Write the entries out again exactly as they stand, but without the pictures.

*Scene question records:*

━━━━━━━━━━━━━━━━━━━━━━━━━━━━━━

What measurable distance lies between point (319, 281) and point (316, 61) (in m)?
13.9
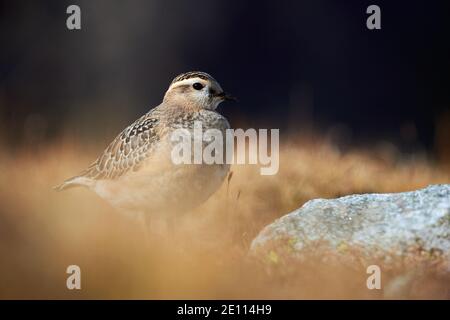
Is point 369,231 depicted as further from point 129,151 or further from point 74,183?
point 74,183

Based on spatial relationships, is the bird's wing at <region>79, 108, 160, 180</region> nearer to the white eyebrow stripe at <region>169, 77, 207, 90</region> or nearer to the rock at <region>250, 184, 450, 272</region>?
the white eyebrow stripe at <region>169, 77, 207, 90</region>

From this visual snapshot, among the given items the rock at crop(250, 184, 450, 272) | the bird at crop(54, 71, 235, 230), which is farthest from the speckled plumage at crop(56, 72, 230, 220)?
the rock at crop(250, 184, 450, 272)

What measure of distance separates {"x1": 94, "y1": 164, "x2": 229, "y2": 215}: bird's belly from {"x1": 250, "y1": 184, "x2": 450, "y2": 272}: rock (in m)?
0.66

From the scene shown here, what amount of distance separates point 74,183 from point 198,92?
1560 mm

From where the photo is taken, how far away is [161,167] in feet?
19.2

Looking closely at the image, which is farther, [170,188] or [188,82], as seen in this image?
[188,82]

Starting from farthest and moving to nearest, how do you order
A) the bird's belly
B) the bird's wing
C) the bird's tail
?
the bird's tail < the bird's wing < the bird's belly

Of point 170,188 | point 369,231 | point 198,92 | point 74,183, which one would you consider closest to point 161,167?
point 170,188

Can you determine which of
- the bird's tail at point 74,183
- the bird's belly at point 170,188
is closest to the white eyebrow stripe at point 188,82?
the bird's belly at point 170,188

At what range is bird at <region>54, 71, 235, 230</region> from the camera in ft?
19.2

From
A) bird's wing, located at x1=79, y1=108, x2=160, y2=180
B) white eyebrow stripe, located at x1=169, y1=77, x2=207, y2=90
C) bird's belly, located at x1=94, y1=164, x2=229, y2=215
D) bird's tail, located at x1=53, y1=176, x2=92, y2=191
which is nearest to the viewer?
bird's belly, located at x1=94, y1=164, x2=229, y2=215

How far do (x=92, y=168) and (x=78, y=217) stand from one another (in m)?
1.31

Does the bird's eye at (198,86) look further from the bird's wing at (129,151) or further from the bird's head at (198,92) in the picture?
the bird's wing at (129,151)

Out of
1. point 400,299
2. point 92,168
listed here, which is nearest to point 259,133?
point 92,168
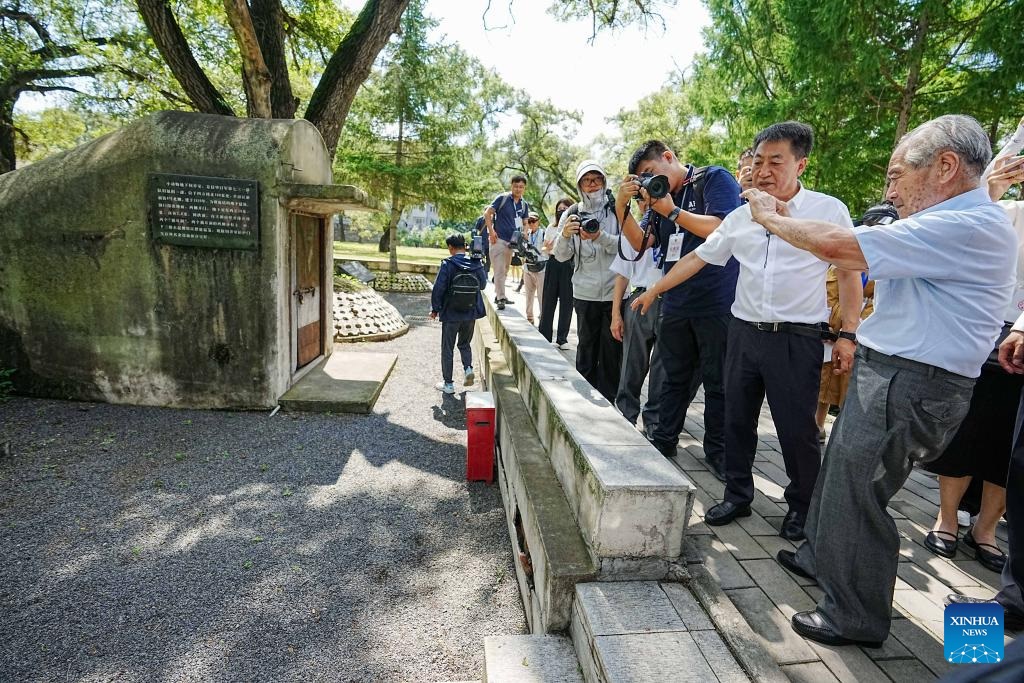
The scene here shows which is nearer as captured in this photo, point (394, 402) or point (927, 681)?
point (927, 681)

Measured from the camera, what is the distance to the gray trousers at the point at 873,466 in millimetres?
1806

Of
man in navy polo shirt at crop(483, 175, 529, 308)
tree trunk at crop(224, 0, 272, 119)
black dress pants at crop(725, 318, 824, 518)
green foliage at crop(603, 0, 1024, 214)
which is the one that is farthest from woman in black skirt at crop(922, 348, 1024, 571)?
green foliage at crop(603, 0, 1024, 214)

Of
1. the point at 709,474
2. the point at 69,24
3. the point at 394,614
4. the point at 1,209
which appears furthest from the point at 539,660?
the point at 69,24

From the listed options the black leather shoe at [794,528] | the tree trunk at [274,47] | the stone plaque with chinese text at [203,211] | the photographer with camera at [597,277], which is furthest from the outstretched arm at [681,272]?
the tree trunk at [274,47]

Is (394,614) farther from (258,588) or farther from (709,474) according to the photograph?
(709,474)

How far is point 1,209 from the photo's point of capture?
590cm

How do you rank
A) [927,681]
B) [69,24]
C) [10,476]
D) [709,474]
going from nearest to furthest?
[927,681] < [709,474] < [10,476] < [69,24]

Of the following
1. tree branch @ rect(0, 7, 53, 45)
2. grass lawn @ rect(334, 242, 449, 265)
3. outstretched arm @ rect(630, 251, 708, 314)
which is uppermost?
tree branch @ rect(0, 7, 53, 45)

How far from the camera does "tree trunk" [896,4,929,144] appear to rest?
9.15 meters

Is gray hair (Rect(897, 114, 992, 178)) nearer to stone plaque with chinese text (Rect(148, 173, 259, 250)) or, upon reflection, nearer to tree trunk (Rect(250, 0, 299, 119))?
stone plaque with chinese text (Rect(148, 173, 259, 250))

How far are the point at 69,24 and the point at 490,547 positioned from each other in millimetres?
15836

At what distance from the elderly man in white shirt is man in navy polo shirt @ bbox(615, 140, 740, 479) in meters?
0.49

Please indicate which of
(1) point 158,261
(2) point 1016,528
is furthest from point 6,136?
(2) point 1016,528

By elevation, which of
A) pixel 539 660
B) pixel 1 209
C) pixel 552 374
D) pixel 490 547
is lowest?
pixel 490 547
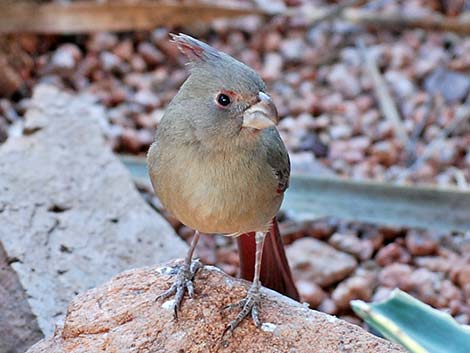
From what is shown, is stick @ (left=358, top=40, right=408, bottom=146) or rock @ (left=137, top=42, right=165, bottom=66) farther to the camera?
rock @ (left=137, top=42, right=165, bottom=66)

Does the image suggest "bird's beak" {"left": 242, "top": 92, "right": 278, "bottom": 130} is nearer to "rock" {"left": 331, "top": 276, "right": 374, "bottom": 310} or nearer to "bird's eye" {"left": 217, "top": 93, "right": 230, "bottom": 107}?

━━━━━━━━━━━━━━━━━━━━━━━━━━━━━━

*Task response:*
What measurable distance lies between point (319, 281) and point (316, 61) (in m)?
13.9
Is point 369,231 depicted as further from point 129,151 or further from point 74,183?
point 74,183

Based on spatial relationships, is the bird's wing at <region>79, 108, 160, 180</region> nearer to the white eyebrow stripe at <region>169, 77, 207, 90</region> or nearer to the rock at <region>250, 184, 450, 272</region>?
the white eyebrow stripe at <region>169, 77, 207, 90</region>

From this visual snapshot, among the given items the rock at crop(250, 184, 450, 272) | the bird at crop(54, 71, 235, 230), which is farthest from the speckled plumage at crop(56, 72, 230, 220)?
the rock at crop(250, 184, 450, 272)

What measure of distance separates {"x1": 94, "y1": 164, "x2": 229, "y2": 215}: bird's belly from {"x1": 250, "y1": 184, "x2": 450, "y2": 272}: rock (in m)?
0.66

From the scene shown here, what amount of distance separates point 74,183 from point 198,92?
1560 mm

From where the photo is taken, how far away is [161,167] in feet?
19.2

Looking closely at the image, which is farther, [170,188] or [188,82], as seen in this image?
[188,82]

Starting from farthest and moving to nearest, how do you order
A) the bird's belly
B) the bird's wing
C) the bird's tail
?
the bird's tail < the bird's wing < the bird's belly

Of point 170,188 | point 369,231 | point 198,92 | point 74,183, which one would you consider closest to point 161,167?
point 170,188

Can you determine which of
- the bird's tail at point 74,183
- the bird's belly at point 170,188
is closest to the white eyebrow stripe at point 188,82?
the bird's belly at point 170,188

At what range is bird at <region>54, 71, 235, 230</region> from the camera in ft?
19.2

From
A) bird's wing, located at x1=79, y1=108, x2=160, y2=180
B) white eyebrow stripe, located at x1=169, y1=77, x2=207, y2=90
C) bird's belly, located at x1=94, y1=164, x2=229, y2=215
D) bird's tail, located at x1=53, y1=176, x2=92, y2=191
which is nearest to the viewer?
bird's belly, located at x1=94, y1=164, x2=229, y2=215

How far do (x=92, y=168) and (x=78, y=217) stand from one another (in m)?
1.31

Does the bird's eye at (198,86) look further from the bird's wing at (129,151) or further from the bird's head at (198,92) in the picture?
the bird's wing at (129,151)

Out of
1. point 400,299
2. point 92,168
listed here, which is nearest to point 259,133?
point 92,168
The scene here shows which is nearer as captured in this photo, point (394, 402) or point (927, 681)?
point (927, 681)

Measured from the camera, what is the distance to the gray trousers at the point at 873,466 in millimetres?
1806

Of
man in navy polo shirt at crop(483, 175, 529, 308)
tree trunk at crop(224, 0, 272, 119)
black dress pants at crop(725, 318, 824, 518)
green foliage at crop(603, 0, 1024, 214)
which is the one that is farthest from woman in black skirt at crop(922, 348, 1024, 571)?
green foliage at crop(603, 0, 1024, 214)

Of
1. the point at 709,474
2. the point at 69,24
3. the point at 394,614
4. the point at 1,209
which appears furthest from the point at 539,660?
the point at 69,24

From the listed options the black leather shoe at [794,528] | the tree trunk at [274,47] | the stone plaque with chinese text at [203,211] | the photographer with camera at [597,277], which is furthest from the outstretched arm at [681,272]?
the tree trunk at [274,47]

Is (394,614) farther from (258,588) or farther from (709,474) according to the photograph?
(709,474)

How far is point 1,209 from the photo's point of capture?
590cm

How do you rank
A) [927,681]
B) [69,24]
C) [10,476]
D) [709,474]
going from nearest to furthest?
[927,681] < [709,474] < [10,476] < [69,24]

Of the following
1. tree branch @ rect(0, 7, 53, 45)
2. grass lawn @ rect(334, 242, 449, 265)
3. outstretched arm @ rect(630, 251, 708, 314)
which is uppermost?
tree branch @ rect(0, 7, 53, 45)

How far from the camera does "tree trunk" [896,4,929,144] appear to rest?
9.15 meters

Is gray hair (Rect(897, 114, 992, 178)) nearer to stone plaque with chinese text (Rect(148, 173, 259, 250)) or, upon reflection, nearer to tree trunk (Rect(250, 0, 299, 119))?
stone plaque with chinese text (Rect(148, 173, 259, 250))

How far are the point at 69,24 and the point at 490,547 positioned from each other in millimetres?
15836

At what distance from the elderly man in white shirt is man in navy polo shirt @ bbox(615, 140, 740, 479) in meters?
0.49

Please indicate which of
(1) point 158,261
(2) point 1016,528
is furthest from point 6,136?
(2) point 1016,528

By elevation, which of
A) pixel 539 660
B) pixel 1 209
C) pixel 552 374
D) pixel 490 547
is lowest?
pixel 490 547
From what is shown, is stick @ (left=358, top=40, right=408, bottom=146) or rock @ (left=137, top=42, right=165, bottom=66) farther to the camera?
rock @ (left=137, top=42, right=165, bottom=66)

Does the image suggest "bird's beak" {"left": 242, "top": 92, "right": 278, "bottom": 130} is nearer to "rock" {"left": 331, "top": 276, "right": 374, "bottom": 310} or nearer to "bird's eye" {"left": 217, "top": 93, "right": 230, "bottom": 107}?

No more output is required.